Things kick off in whirlwind of exactly what I’m talking about: a mix of poignant dialogue matched with tense zombie goodness. Rick, for, as he puts, the thousandth time, tells the story of his old buddy Shane, the rapscallion he is, using his unnatural determination and superhuman speed to steal a car and nearly getting away with it, if it weren’t for some snooping adult. Rick awaits Shane’s return with a respirator, so that his wounded son can receive a life saving operation. All the while, Shane, still trapped in the zombie infested school from last week, does his best to not become zombie chum and uses that speed to hightail it around the school’s many tight corridors.

The connection between the two stories gives the show its heart and pumps it, too.

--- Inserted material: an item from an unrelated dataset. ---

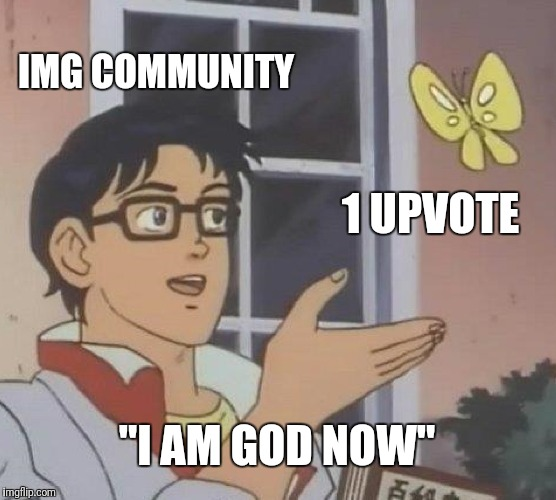 "Is This A Pigeon Meme | IMG COMMUNITY 1 UPVOTE ""I AM GOD NOW""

For the most part, Rick and Lori waiting over a dying Carl isn’t too exciting–although, the three nail of them the moment before Carl’s seizure, making it one of the most heart stopping (get it?) moments of an already scary episode. It gives purpose to Shane’s mission. It gives it weight. It also makes Shane’s final decisions all the more complex.

In between all this, we drop in on search party Sophia, which is going nowhere. They leave to look for the girl, talk about what it means to live, and return. Nothing groundbreaking, but its fun gaining some new perspectives on characters like Daryl. Watching him rant all last season was getting a bit taxing, so its nice to see this guy take his Sawyer-like spot on the show. We needed a rogue; just not one as easy to dislike as Shane.

The Walking Dead has some hard road ahead. For one thing, how much longer can these characters stay in the same spot without me losing interest. I’d stay at a farmhouse or on a highway forever, too, but not when there’s a whole world of panicky weirdos to probe and force us to question what it really means to live and survive in a world where the dead walk. Still, this episode is tense, thoughtful, and emotional. What more could you ask for in a show about the zombie apocalypse?